We can still trade these green pieces of paper for stuff domestically and internationally. Devaluation will only put a quick end to that. The current policy of slow death inflation by printing allows the worthless paper to still be exchanged for stuff. 

NotApplicable's picture

Silly indeed!

We have had paper recessions thanks to the actions of the Central Banks for the most part, but a true organic recession started by out of control input costs cannot be alleviated by any central bank planning, and that is what Goldman Sachs failed to realize.

Anybody who fails to understand the nature of GS's "failures" is living fully within the Matrix.

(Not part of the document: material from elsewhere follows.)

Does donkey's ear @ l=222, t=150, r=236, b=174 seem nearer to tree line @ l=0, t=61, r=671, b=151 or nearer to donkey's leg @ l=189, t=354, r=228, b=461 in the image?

That they could so easily debunk the $200/bbl yet not expect GS to do the same analysis???


It is at times like these when I question whether one of us from a distant planet, as we are not of the same kind.

Snakeeyes's picture

Devaluation is a costly way out. But gov't will never cut spending in a meaningful way and there isn't enough tax revenue to pay for any of it.

Foul Harold's picture



The article assumes a rational response by The Bernank and TPTB  to the diminishing marginal utility of debt monetization.  I expect no such rationality.

NotApplicable's picture

The rationality of stealing everything not tied down though...

Tombstone's picture

The Dictator may have gotten an A+ in Propaganda 101, but he gets an F- in  Budgeting 102.   About the only thing that might save America and the economy is a boom in energy, provided the government doesn't demand more green energy waste and fraud instead.  However, the main point is well taken as infrastructure to get us there is woefully lacking.  You can blame the global warmers and their monkey-wrenching of the fossil-fuel expansion, simlpy because they hate Big Oil with an unbridled passion.  So, it wouldn't stun me to see us regress to the dark ages as fracking is banned and solar panels and windmills become the dictate of the day.  That is where socialism is taking us, pronto.

tango's picture

I never thought of myself as a socialist for using solar panels! Face it, the best energy is photosynthesis followed by solar. The former is the most efficient possible and produces no heat. Solar is abundant and is quickly be comic economically viable as costs drop and efficiency skyrockets.

I was raised in a gas station so I have nothing against oil except that it's hard to get, transport and refine, it pollutes and its cost is the opposite of stable.

NEOSERF's picture

Three points:

1.  Number of rigs seems to be declining yet storage going through the roof

2.  usage is declining in the US significantly - why

3. Oil headed to $45 bbl finally gives the economy the ability to fend off depression if we wanted to allow Israel to hit Iran.

snblitz's picture

2.  usage is declining in the US significantly - why

Global warming.  No one needs to heat their homes.

Element's picture

Problem; Israel can't hit Iran more than a slight bitch-slap, but Iran can hit them back hard from several directions at once. So the Israelis way is to get the USN to do it. Doubt that, the Iranians can hit it hard too.

The 45bbl can't fend off depression, it can only soften a recession, but slow in = slow out.

(I tell my girlfriend this ... she says yes!!)

Bicycle Repairman's picture

Cheap oil is the only way out.  Start drilling.

LawsofPhysics's picture

How will drilling make oil cheap? Especially if the energetic and capital costs of drilling are increasing exponentially? Try talking to someone who actually drills those wells.

LawsofPhysics's picture

Where dipshit?  Wake up and go talk to one of these engineers, there is no more "low hanging fruit" or "easy to drill" oil.  That is the point.